### Instructions
- a) Decide whether each statement agrees with the thread about the cold back of the new Oasis, answering yes or no and quoting the deciding words of the thread: (i) kschles says a skin makes the Oasis less slippery; (ii) hummingbird_206 says a cover they like has been found; (iii) TromboneAl says the device stays cold the whole time it is held.
- b) Copy word for word the part of the thread about the cold back of the new Oasis that opens with the words containing "## kschles (Feb" and closes with "on the front.".
- c) Answer these questions about the thread on the cold back of the new Oasis.
(i) Besides being less cold and less slippery, what other benefit of a skin does kschles name?
(ii) What condition does TromboneAl mention having?
(iii) What does hummingbird_206 say might be necessary if the skin isn't enough?

# New Oasis back is cold! Does a skin help?



## hummingbird_206 (Jan 16, 2009)

My hands are cold most of the time, and I'm finding that my fingers are freezing holding the new Oasis.  Has anyone skinned theirs yet?  Does a skin help make it feel not so cold?


----------



## cagnes (Oct 13, 2009)

I've just skinned mine and it does help, though I can still feel some coolness even with the skin.


----------



## hummingbird_206 (Jan 16, 2009)

Thanks, I'm going to give the skin a try.  I don't really want a cover since I can't find one I like, but may have to resort to one if the skin isn't enough.


----------



## kschles (Feb 10, 2011)

cagnes said:


> I've just skinned mine and it does help, though I can still feel some coolness even with the skin.


Agree with Cagnes. I found the naked Oasis too cold to hold. With a skin it is not as cold (although still cool) and not as slippery. Another benefit is no smudging on the front.


----------



## TromboneAl (Mar 20, 2015)

I have cold hands (Reynauld's) but found that the device warms up quickly. That is, it only feels cold at first.

Sent from my Nexus 7 using Tapatalk


----------



## cameronwaynesmith (Jun 28, 2017)

Sounds like a good device for warmer environments!


----------

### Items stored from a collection
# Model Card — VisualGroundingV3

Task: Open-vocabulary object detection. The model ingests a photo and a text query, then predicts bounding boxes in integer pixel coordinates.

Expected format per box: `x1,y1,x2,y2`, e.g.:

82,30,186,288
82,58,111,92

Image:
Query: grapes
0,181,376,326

### Answers per task
- a)
(i) Yes: "With a skin it is not as cold (although still cool) and not as slippery."
(ii) No: "I don't really want a cover since I can't find one I like"
(iii) No: "it only feels cold at first."

- b)
## kschles (Feb 10, 2011)

cagnes said:


> I've just skinned mine and it does help, though I can still feel some coolness even with the skin.


Agree with Cagnes. I found the naked Oasis too cold to hold. With a skin it is not as cold (although still cool) and not as slippery. Another benefit is no smudging on the front.

- c)
(i) No smudging on the front.
(ii) Reynauld's.
(iii) Resorting to a cover.